_Your task:_
Starting at the line that contains "kingdom: Animalia", quote each line exactly through the last line of the entries, both included.

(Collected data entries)
- - - - -

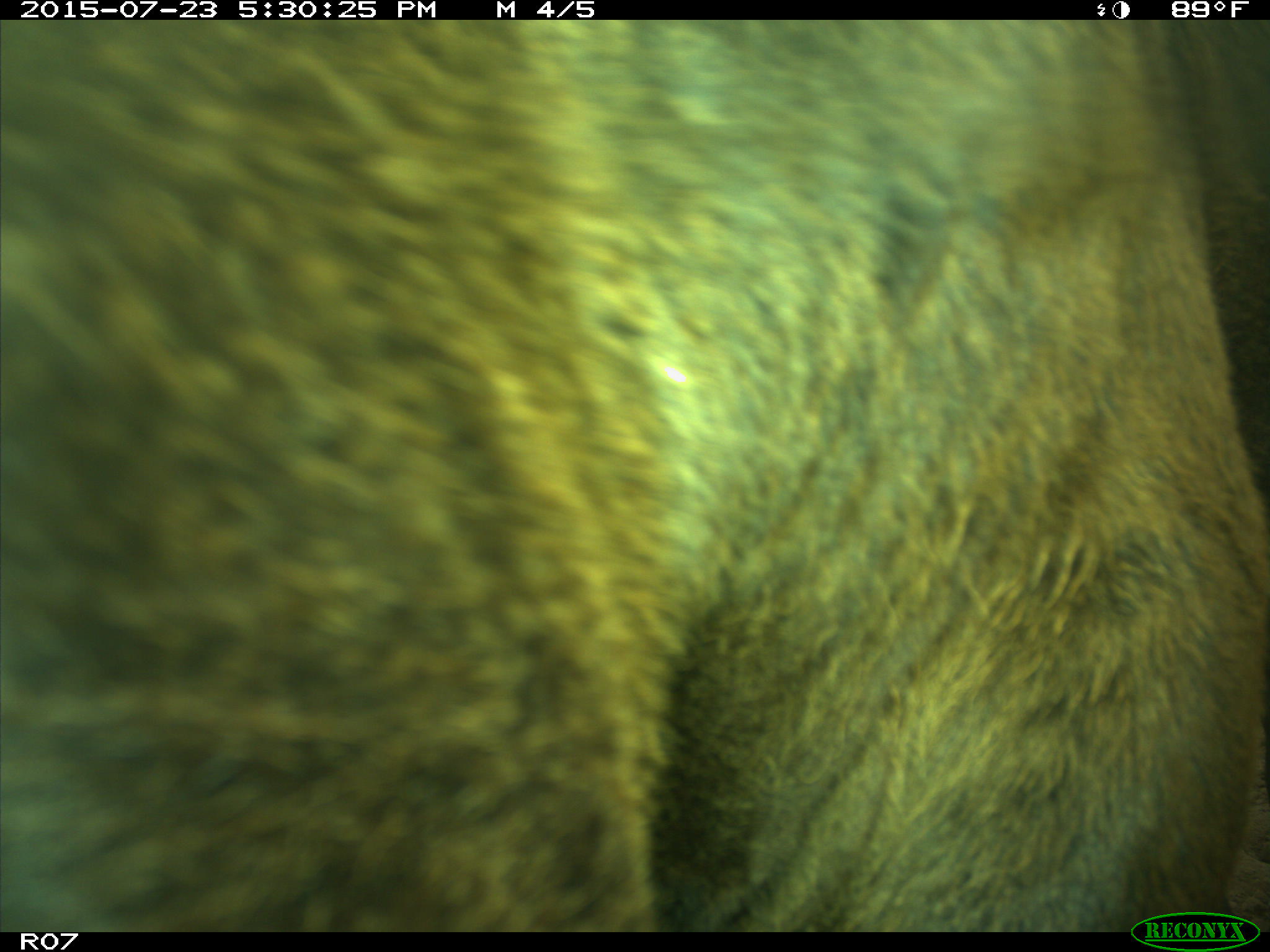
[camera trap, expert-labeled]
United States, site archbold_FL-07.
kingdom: Animalia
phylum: Chordata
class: Mammalia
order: Artiodactyla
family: Bovidae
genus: Bos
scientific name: Bos taurus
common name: domestic cow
Bos taurus (domestic cow).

- - - - -

_Answer space:_
kingdom: Animalia
phylum: Chordata
class: Mammalia
order: Artiodactyla
family: Bovidae
genus: Bos
scientific name: Bos taurus
common name: domestic cow
Bos taurus (domestic cow).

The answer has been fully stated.